- Celestia plans to increase its block size to 1 gigabyte to enhance data throughput.
- Since last year’s launch, Celestia has deployed 20 rollups and its blobs make up 40% of published data.
- The new roadmap includes technical upgrades like content-addressable mempools and compact blocks to support high-throughput applications.
Celestia, a layer-1 data availability network, has revealed an ambitious technical roadmap to scale its block size to 1 gigabyte. According to a recent blog post, the Celestia Mainnet Beta launched last year after years of development, laying the foundation for an early ecosystem. Since then, developers have deployed the first 20 rollups, and Celestia blobs now account for 40% of the total data published.
As this ecosystem grows, the network’s core developers have been actively planning the next phase of the protocol, engaging in 16 public developer calls and forming a ZK working group with input from various teams.
The developer community has also drafted or proposed 24 Celestia Improvement Proposals (CIPs), contributed by six core dev entities. The team is preparing for major upgrades, starting with “Lemongrass,” alongside a newly unveiled technical roadmap featuring contributions from multiple teams.

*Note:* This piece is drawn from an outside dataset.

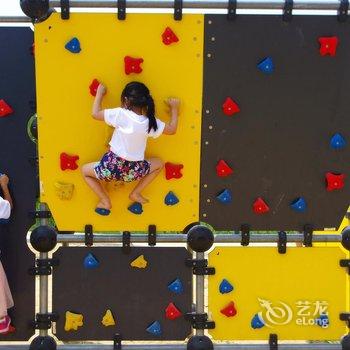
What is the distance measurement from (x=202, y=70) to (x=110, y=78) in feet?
2.08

A key focus of the roadmap is the relentless scaling of its block size to 1 gigabyte. This represents a substantial increase in data throughput, particularly benefiting the network’s rollup ecosystem. Unlike traditional permissionless blockchains, which face limitations in optimizing consensus and execution layers, Celestia’s unique architecture bypasses these constraints. It allows developers to work with any virtual machine (VM) or rollup framework, providing greater flexibility for high-throughput applications.

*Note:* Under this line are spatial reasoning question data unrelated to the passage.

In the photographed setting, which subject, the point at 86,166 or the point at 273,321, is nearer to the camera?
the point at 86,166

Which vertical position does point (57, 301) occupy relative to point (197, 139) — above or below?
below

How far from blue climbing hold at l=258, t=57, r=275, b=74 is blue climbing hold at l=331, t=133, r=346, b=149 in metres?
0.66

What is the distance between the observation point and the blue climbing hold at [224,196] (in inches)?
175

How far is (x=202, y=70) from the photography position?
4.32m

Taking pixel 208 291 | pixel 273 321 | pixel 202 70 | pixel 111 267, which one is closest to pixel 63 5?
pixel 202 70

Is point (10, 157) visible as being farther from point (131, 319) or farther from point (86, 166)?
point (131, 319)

The roadmap outlines a series of technical innovations that will enable this scaling, including content-addressable mempools, compact blocks, internal node sharding, and data availability sampling improvements.

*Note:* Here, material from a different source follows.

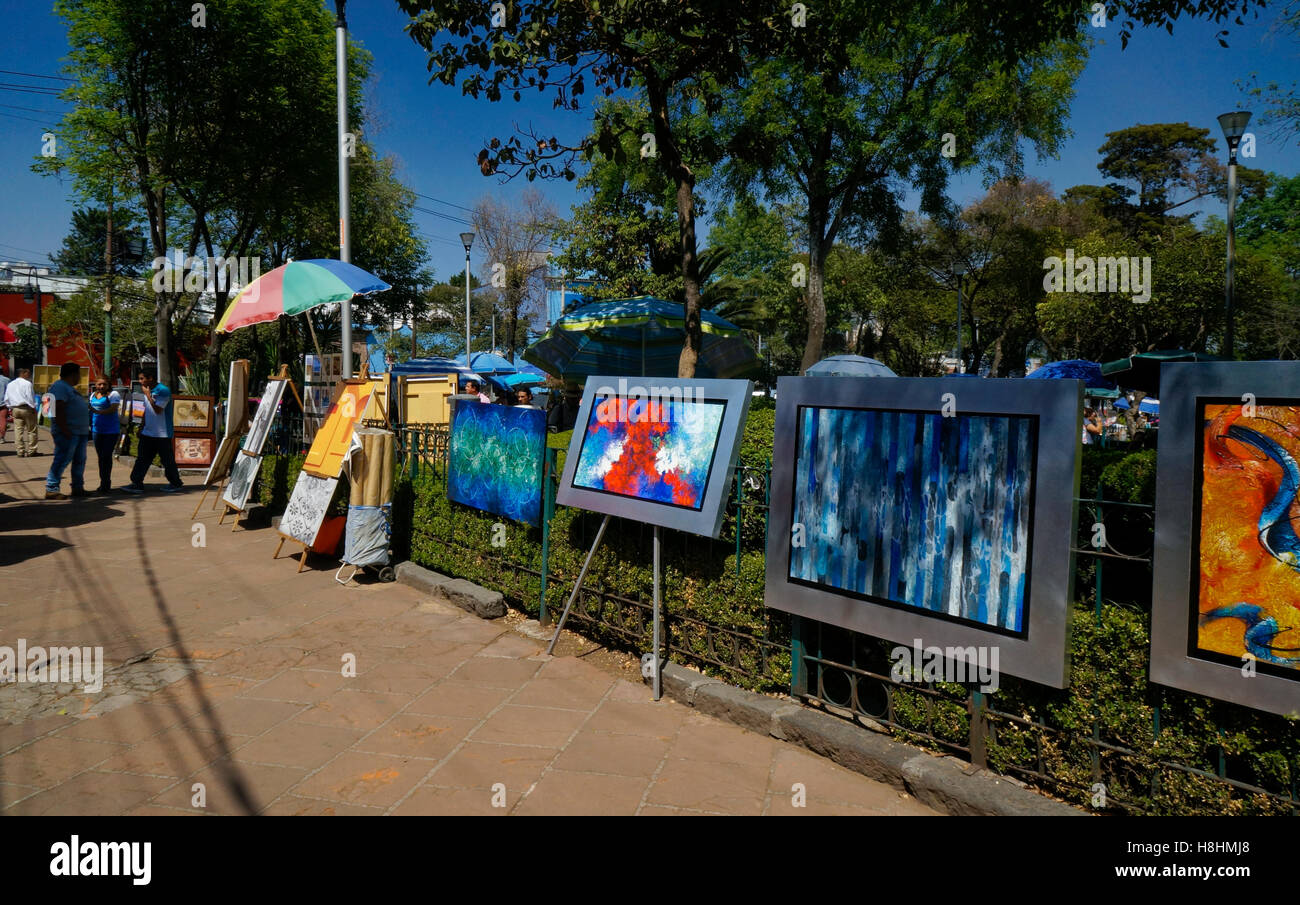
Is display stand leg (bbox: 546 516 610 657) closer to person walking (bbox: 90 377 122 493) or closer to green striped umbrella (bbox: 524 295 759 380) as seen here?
green striped umbrella (bbox: 524 295 759 380)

These advancements aim to achieve a data throughput that exceeds current monolithic blockchain structures. The network’s design could potentially handle many Visa-scale networks in parallel, unlocking the possibility for entirely on-chain applications that were once considered impractical.
Celestia Ensures Verifiability Across All Devices
In addition to scaling block size, Celestia is committed to ensuring that its blockspace is verifiable by anyone on any device. The community is working on a light node that can run directly in web browsers, ensuring that applications deployed on Celestia remain transparent and accessible to all. An early version of this light node, developed by Eiger at Lumina.rs, is already available for testing.
This roadmap reflects the network’s vision of abundant, verifiable, and frictionless blockspace, with the aim of making high-throughput decentralized applications accessible to developers and end users alike. The community continues to drive these updates through an open governance process, encouraging participation from anyone interested in shaping the network’s future.